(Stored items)

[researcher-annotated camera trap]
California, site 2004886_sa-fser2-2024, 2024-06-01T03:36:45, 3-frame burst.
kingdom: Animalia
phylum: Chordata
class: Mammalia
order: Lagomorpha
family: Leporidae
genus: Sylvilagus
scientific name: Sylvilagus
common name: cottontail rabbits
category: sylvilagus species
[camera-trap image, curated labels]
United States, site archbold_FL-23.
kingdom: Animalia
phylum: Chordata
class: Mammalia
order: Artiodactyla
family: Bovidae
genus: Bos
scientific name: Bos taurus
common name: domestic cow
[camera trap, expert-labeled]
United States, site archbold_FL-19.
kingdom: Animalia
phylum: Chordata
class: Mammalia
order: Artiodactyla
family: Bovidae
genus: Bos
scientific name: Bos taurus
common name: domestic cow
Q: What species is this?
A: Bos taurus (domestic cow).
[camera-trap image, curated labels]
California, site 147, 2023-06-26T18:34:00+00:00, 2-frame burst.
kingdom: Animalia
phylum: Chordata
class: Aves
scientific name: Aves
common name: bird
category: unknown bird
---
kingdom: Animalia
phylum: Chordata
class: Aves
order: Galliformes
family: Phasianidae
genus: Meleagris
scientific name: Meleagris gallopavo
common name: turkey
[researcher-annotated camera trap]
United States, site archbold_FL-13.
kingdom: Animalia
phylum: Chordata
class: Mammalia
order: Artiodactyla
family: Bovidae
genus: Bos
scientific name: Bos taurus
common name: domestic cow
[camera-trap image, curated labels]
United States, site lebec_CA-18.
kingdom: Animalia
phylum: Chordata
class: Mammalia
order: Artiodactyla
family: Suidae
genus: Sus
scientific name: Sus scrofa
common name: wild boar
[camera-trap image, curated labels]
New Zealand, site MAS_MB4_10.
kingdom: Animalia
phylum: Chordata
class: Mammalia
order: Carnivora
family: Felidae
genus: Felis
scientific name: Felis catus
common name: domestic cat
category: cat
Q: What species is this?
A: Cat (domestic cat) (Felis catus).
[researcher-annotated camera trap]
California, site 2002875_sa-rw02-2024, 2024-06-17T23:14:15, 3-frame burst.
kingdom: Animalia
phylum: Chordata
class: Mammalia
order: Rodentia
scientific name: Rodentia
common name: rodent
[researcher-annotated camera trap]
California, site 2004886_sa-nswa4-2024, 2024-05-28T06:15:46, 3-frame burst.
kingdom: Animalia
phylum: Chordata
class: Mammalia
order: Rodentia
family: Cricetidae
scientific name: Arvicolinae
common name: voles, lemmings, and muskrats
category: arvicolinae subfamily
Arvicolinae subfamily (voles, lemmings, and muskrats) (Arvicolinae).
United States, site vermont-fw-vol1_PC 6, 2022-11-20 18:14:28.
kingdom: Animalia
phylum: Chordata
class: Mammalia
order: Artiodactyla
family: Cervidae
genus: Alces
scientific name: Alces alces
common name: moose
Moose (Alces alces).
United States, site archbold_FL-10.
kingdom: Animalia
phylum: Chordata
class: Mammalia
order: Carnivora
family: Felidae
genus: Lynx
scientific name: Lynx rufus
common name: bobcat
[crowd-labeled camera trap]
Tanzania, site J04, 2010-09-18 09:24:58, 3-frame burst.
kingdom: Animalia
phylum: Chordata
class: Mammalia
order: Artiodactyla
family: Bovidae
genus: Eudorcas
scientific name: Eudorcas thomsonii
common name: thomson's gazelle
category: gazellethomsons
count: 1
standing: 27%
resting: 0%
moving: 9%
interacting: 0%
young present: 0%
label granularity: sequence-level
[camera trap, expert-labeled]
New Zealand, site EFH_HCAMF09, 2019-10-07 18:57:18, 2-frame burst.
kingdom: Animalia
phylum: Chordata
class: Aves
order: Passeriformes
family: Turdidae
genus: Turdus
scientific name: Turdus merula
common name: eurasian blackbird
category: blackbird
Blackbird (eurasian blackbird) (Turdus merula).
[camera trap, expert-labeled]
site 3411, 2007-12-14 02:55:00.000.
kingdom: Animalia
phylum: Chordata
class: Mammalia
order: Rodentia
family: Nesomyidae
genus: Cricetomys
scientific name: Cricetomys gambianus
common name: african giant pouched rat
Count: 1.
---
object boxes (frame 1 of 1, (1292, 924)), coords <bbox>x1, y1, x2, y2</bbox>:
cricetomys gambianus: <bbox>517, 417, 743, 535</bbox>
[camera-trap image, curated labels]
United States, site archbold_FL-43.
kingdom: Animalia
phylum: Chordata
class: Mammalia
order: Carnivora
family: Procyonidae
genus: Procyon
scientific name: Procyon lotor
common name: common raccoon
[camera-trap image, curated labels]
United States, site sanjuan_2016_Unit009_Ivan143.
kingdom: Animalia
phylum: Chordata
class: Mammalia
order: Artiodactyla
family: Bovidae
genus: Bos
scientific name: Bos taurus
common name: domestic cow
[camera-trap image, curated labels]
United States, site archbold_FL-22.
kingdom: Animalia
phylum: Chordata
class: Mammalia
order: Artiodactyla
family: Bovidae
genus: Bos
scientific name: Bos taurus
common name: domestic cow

EXERCISE: Your reply must contain each entry, reproduced exactly.

SOLUTION:
[researcher-annotated camera trap]
California, site 2004886_sa-fser2-2024, 2024-06-01T03:36:45, 3-frame burst.
kingdom: Animalia
phylum: Chordata
class: Mammalia
order: Lagomorpha
family: Leporidae
genus: Sylvilagus
scientific name: Sylvilagus
common name: cottontail rabbits
category: sylvilagus species
[camera-trap image, curated labels]
United States, site archbold_FL-23.
kingdom: Animalia
phylum: Chordata
class: Mammalia
order: Artiodactyla
family: Bovidae
genus: Bos
scientific name: Bos taurus
common name: domestic cow
[camera trap, expert-labeled]
United States, site archbold_FL-19.
kingdom: Animalia
phylum: Chordata
class: Mammalia
order: Artiodactyla
family: Bovidae
genus: Bos
scientific name: Bos taurus
common name: domestic cow
Q: What species is this?
A: Bos taurus (domestic cow).
[camera-trap image, curated labels]
California, site 147, 2023-06-26T18:34:00+00:00, 2-frame burst.
kingdom: Animalia
phylum: Chordata
class: Aves
scientific name: Aves
common name: bird
category: unknown bird
---
kingdom: Animalia
phylum: Chordata
class: Aves
order: Galliformes
family: Phasianidae
genus: Meleagris
scientific name: Meleagris gallopavo
common name: turkey
[researcher-annotated camera trap]
United States, site archbold_FL-13.
kingdom: Animalia
phylum: Chordata
class: Mammalia
order: Artiodactyla
family: Bovidae
genus: Bos
scientific name: Bos taurus
common name: domestic cow
[camera-trap image, curated labels]
United States, site lebec_CA-18.
kingdom: Animalia
phylum: Chordata
class: Mammalia
order: Artiodactyla
family: Suidae
genus: Sus
scientific name: Sus scrofa
common name: wild boar
[camera-trap image, curated labels]
New Zealand, site MAS_MB4_10.
kingdom: Animalia
phylum: Chordata
class: Mammalia
order: Carnivora
family: Felidae
genus: Felis
scientific name: Felis catus
common name: domestic cat
category: cat
Q: What species is this?
A: Cat (domestic cat) (Felis catus).
[researcher-annotated camera trap]
California, site 2002875_sa-rw02-2024, 2024-06-17T23:14:15, 3-frame burst.
kingdom: Animalia
phylum: Chordata
class: Mammalia
order: Rodentia
scientific name: Rodentia
common name: rodent
[researcher-annotated camera trap]
California, site 2004886_sa-nswa4-2024, 2024-05-28T06:15:46, 3-frame burst.
kingdom: Animalia
phylum: Chordata
class: Mammalia
order: Rodentia
family: Cricetidae
scientific name: Arvicolinae
common name: voles, lemmings, and muskrats
category: arvicolinae subfamily
Arvicolinae subfamily (voles, lemmings, and muskrats) (Arvicolinae).
United States, site vermont-fw-vol1_PC 6, 2022-11-20 18:14:28.
kingdom: Animalia
phylum: Chordata
class: Mammalia
order: Artiodactyla
family: Cervidae
genus: Alces
scientific name: Alces alces
common name: moose
Moose (Alces alces).
United States, site archbold_FL-10.
kingdom: Animalia
phylum: Chordata
class: Mammalia
order: Carnivora
family: Felidae
genus: Lynx
scientific name: Lynx rufus
common name: bobcat
[crowd-labeled camera trap]
Tanzania, site J04, 2010-09-18 09:24:58, 3-frame burst.
kingdom: Animalia
phylum: Chordata
class: Mammalia
order: Artiodactyla
family: Bovidae
genus: Eudorcas
scientific name: Eudorcas thomsonii
common name: thomson's gazelle
category: gazellethomsons
count: 1
standing: 27%
resting: 0%
moving: 9%
interacting: 0%
young present: 0%
label granularity: sequence-level
[camera trap, expert-labeled]
New Zealand, site EFH_HCAMF09, 2019-10-07 18:57:18, 2-frame burst.
kingdom: Animalia
phylum: Chordata
class: Aves
order: Passeriformes
family: Turdidae
genus: Turdus
scientific name: Turdus merula
common name: eurasian blackbird
category: blackbird
Blackbird (eurasian blackbird) (Turdus merula).
[camera trap, expert-labeled]
site 3411, 2007-12-14 02:55:00.000.
kingdom: Animalia
phylum: Chordata
class: Mammalia
order: Rodentia
family: Nesomyidae
genus: Cricetomys
scientific name: Cricetomys gambianus
common name: african giant pouched rat
Count: 1.
---
object boxes (frame 1 of 1, (1292, 924)), coords <bbox>x1, y1, x2, y2</bbox>:
cricetomys gambianus: <bbox>517, 417, 743, 535</bbox>
[camera-trap image, curated labels]
United States, site archbold_FL-43.
kingdom: Animalia
phylum: Chordata
class: Mammalia
order: Carnivora
family: Procyonidae
genus: Procyon
scientific name: Procyon lotor
common name: common raccoon
[camera-trap image, curated labels]
United States, site sanjuan_2016_Unit009_Ivan143.
kingdom: Animalia
phylum: Chordata
class: Mammalia
order: Artiodactyla
family: Bovidae
genus: Bos
scientific name: Bos taurus
common name: domestic cow
[camera-trap image, curated labels]
United States, site archbold_FL-22.
kingdom: Animalia
phylum: Chordata
class: Mammalia
order: Artiodactyla
family: Bovidae
genus: Bos
scientific name: Bos taurus
common name: domestic cow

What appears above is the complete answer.